Pertanyaannya membuatku yakin, kalau itu memang benar dia.
"Aromamu itu tidak bisa disamarkan."
"Memang aroma apa?"
"Seperti bau ikan sungai." jawabku yakin.
"Hahha..aku kan memang ikan, kakak ipaaaar."
"Jadi, kamu memang mahkluk penghuni sungai?"
"Trus, aku disuruh tinggal dimana?" dia tertawa kecil.
Manggala adalah seorang komandan pasukan dunia bawah. Tapi dia sangat ramah dan suka bercanda.
"Untung bukan buaya, ya." godaku.
"Jadi, kakak ipar percaya padaku?"
"Ya, aku percaya. Setidaknya kamu bukan ikan bakar yang gosong."
"Jangan bicara seperti itu. Tuan Arkana juga ayahku."
Aku tertawa mendengarnya membela ayahnya.
"Kalau kamu menjemputku, apa nanti kamu tidak di hukum?"
"Tuan Arkana tidak berani menentang ibuku. Dia pasti tidak akan mencari masalah dengan ibuku."
"Hahaha..anak mami rupanya." aku tergelak mendengar ucapannya.
"Biarin, untuk kebaikan kami semua."
"Kita pergi sekarang?"
"Sebentar lagi, aku masih ingin memberi pelajaran pada wanita sombong itu?"
"Manggala! jadi kamu yang sudah membuatnya ketakutan sampai menjerit-jerit seperti itu?"
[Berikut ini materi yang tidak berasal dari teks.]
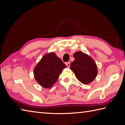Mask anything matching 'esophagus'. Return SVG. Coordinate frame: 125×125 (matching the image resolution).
<instances>
[{"label": "esophagus", "instance_id": "1", "mask_svg": "<svg viewBox=\"0 0 125 125\" xmlns=\"http://www.w3.org/2000/svg\"><path fill=\"white\" fill-rule=\"evenodd\" d=\"M65 64L66 65V66H67V67L69 68L70 66V63L69 62H66V63H65Z\"/></svg>", "mask_w": 125, "mask_h": 125}]
</instances>
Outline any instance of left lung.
Instances as JSON below:
<instances>
[{"mask_svg":"<svg viewBox=\"0 0 125 125\" xmlns=\"http://www.w3.org/2000/svg\"><path fill=\"white\" fill-rule=\"evenodd\" d=\"M74 61L71 62L70 69L77 79L83 84L92 83L97 74V67L94 60L88 54L78 51L73 54Z\"/></svg>","mask_w":125,"mask_h":125,"instance_id":"left-lung-1","label":"left lung"}]
</instances>
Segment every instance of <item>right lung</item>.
Masks as SVG:
<instances>
[{"instance_id":"1","label":"right lung","mask_w":125,"mask_h":125,"mask_svg":"<svg viewBox=\"0 0 125 125\" xmlns=\"http://www.w3.org/2000/svg\"><path fill=\"white\" fill-rule=\"evenodd\" d=\"M66 67L54 52H50L44 55L35 66L34 77L43 88H49L57 82L60 74Z\"/></svg>"}]
</instances>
"Iya, aku kesal padanya. Dia sudah bersikap tidak sopan pada kakak ipar."
"Manggala, aku baik-baik saja. Tolong jangan lakukan itu lagi."
"Aku tidak akan berjanji." ucapnya manja.
Manggala terlihat gagah dan tegas. Tetapi dia bersikap manja padaku.
Mungkin dia merasa menemukan sosok seorang kakak saat bertemu denganku.